SUPPLIED PASSAGE:
⁂
You'll hear from industry leaders like Fred Lee, Dan Kirsche, Jorie Sax, Steve Caudill, and Christina Garcia as they share their perspectives. On what makes a great team and how to cultivate one.
We'll kick things off with Fred Lee, CTO at PartsSource, who emphasizes why team is the North Star: build a great team, and everything else we'll follow, he says.
Next, we'll dive into team composition and diversity, featuring insights from Dan Kirsche, newly promoted CTO at Chamberlain. Also, Jorie Sax, head of United Airlines Innovation Lab, and Steve Caudill, former CTO at Rand McNally.
Later in this episode, we'll explore sharing knowledge and creating team structures with Christina Garcia; she's the SVP of Engineering at Echo Logistics, and Jorie Sax of United Airlines. We'll also hear from Dom Scandinaro CTO at Cameo, Dan Kirsche again and Jorie Sax on how to grow and scale teams effectively. Finally, we'll discuss the importance of knowing your people and fostering strong interpersonal relationships with insights from Christina, Fred, and Dan.
So let's dive in.
Fred Lee: For me personally, who, you know, I lead technology and product and engineering. You know, it is always about talent. It is not only hiring, but also growing the great talent that I already have, and just constantly trying to improve the team.
A lot of times people will ask me like, Fred, what is your vision? What is your mission while you're there? And people might be a little surprised to hear me say that my goal is to build a world-class team that can build world-class products over and over again. And that's maybe a little surprising to people because they expect to hear from me something like about the product or about the technology or whatever.
But what I have learned is that the only thing that really matters is: Do you have a great team? And a great team will overcome any of those things, and a great team will adapt to any of those challenges.
Dan Kirsche: I think you want to find people that kind of round you out, but also that you're going to enjoy working with. So that’s a huge, huge piece to it. I want somebody who's passionate, I want them to have an opinion, right? When I ask questions, to really have some sort of thoughtful position behind it. It doesn't have to be the same way that I think about it, but I want them to be thoughtful and opinionated. I want them to be innovative.
Jorie Sax: No solid ideation comes from one individual, and that's where that inclusion comes into play and that diversity of thought background comes into play. So I would say that ultimately in innovation, it is much more about the culture that you're creating, the fact that you're all united behind a shared passion and purpose. So there is a sense of sharing. You can't just hand something over. There does have to be communication and collaboration at a certain point. It's just not a siloed handoff.
Steve Caudill: From my perspective, the best thing to do is get a lot of diversity, right? You want young talent. You want non-traditional educations. You want folks that came from different places. You want old school guys that have been there and done that. And bring all of those folks together gets you just a lot more interesting team.
And so then when somebody comes in to interview, you know, assuming you can get them to at least take your call, the folks that they're talking to is a wide assortment of people with a bunch of different perspectives and not just, okay, everybody's gotta be a cookie cutter and you have to fit in a certain way.
⁂
BRIEF: Decide whether each statement below agrees with the team-building passage above. Answer yes or no, and quote the deciding words of the passage: (a) Fred Lee is identified as CTO at PartsSource. (b) Dan Kirsche wants the people he hires to think the same way he does. (c) Steve Caudill is presented as the current CTO at Rand McNally.
⁂
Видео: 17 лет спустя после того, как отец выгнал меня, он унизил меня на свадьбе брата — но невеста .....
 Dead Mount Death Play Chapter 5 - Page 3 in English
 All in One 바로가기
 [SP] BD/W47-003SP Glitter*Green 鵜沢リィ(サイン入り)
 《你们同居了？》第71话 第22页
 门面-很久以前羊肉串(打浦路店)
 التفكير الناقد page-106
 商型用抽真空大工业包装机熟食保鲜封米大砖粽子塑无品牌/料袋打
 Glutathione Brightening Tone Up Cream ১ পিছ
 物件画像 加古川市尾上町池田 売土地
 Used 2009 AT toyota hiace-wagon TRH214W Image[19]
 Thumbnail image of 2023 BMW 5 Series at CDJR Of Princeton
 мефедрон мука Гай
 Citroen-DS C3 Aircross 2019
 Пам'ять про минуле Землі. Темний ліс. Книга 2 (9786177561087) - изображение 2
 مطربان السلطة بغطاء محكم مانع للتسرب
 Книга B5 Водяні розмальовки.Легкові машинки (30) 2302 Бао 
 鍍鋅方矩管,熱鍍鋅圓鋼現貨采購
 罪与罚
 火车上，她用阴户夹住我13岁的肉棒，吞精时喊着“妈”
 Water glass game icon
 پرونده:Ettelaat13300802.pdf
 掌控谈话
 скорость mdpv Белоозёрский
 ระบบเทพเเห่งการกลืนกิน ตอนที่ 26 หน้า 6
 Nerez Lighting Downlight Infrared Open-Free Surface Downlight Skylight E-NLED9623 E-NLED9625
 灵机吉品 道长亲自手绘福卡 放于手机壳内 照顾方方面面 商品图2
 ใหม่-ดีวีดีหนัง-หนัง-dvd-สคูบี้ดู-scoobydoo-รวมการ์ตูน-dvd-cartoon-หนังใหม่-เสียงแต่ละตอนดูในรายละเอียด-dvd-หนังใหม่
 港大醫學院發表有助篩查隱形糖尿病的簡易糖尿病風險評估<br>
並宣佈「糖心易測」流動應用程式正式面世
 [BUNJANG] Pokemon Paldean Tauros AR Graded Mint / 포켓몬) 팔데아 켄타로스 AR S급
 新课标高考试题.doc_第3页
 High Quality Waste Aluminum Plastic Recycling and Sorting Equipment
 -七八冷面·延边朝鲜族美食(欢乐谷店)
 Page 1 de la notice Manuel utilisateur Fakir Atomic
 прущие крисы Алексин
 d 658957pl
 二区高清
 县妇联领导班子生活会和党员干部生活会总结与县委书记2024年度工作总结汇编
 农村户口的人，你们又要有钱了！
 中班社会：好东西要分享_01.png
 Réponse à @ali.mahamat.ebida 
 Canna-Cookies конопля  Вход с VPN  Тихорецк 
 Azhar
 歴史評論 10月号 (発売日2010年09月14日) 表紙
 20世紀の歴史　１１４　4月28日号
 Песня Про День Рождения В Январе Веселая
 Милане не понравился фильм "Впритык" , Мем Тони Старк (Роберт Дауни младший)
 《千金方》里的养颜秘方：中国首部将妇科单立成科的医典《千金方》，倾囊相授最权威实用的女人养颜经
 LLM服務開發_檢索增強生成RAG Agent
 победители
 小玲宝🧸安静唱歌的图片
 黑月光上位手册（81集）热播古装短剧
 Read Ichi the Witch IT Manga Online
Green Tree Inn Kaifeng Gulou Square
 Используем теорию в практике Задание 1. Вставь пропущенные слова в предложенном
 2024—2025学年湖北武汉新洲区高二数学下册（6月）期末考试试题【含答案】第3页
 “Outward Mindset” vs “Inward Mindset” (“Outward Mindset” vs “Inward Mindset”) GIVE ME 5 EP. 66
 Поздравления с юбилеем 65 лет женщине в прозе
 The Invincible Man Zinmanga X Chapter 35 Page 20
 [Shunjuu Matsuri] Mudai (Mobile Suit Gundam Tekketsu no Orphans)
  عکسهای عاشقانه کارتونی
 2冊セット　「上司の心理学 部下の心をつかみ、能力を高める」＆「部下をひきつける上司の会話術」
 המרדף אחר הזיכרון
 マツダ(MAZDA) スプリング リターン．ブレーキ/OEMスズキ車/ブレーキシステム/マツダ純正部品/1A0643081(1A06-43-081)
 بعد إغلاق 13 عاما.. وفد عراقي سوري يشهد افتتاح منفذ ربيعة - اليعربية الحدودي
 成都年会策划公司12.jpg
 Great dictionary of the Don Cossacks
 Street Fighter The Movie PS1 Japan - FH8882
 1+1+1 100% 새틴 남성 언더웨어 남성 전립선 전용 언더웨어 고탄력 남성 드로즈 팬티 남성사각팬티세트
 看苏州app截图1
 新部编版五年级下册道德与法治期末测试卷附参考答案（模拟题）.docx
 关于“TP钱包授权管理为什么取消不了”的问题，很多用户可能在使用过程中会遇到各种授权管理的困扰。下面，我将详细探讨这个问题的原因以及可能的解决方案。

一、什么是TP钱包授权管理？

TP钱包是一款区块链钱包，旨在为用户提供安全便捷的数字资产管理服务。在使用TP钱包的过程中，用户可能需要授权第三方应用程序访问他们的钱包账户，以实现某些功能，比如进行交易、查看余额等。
⁂
REPLY TO THE EXERCISE:
(a) Yes: "Fred Lee, CTO at PartsSource"
(b) No: "It doesn't have to be the same way that I think about it"
(c) No: "former CTO at Rand McNally"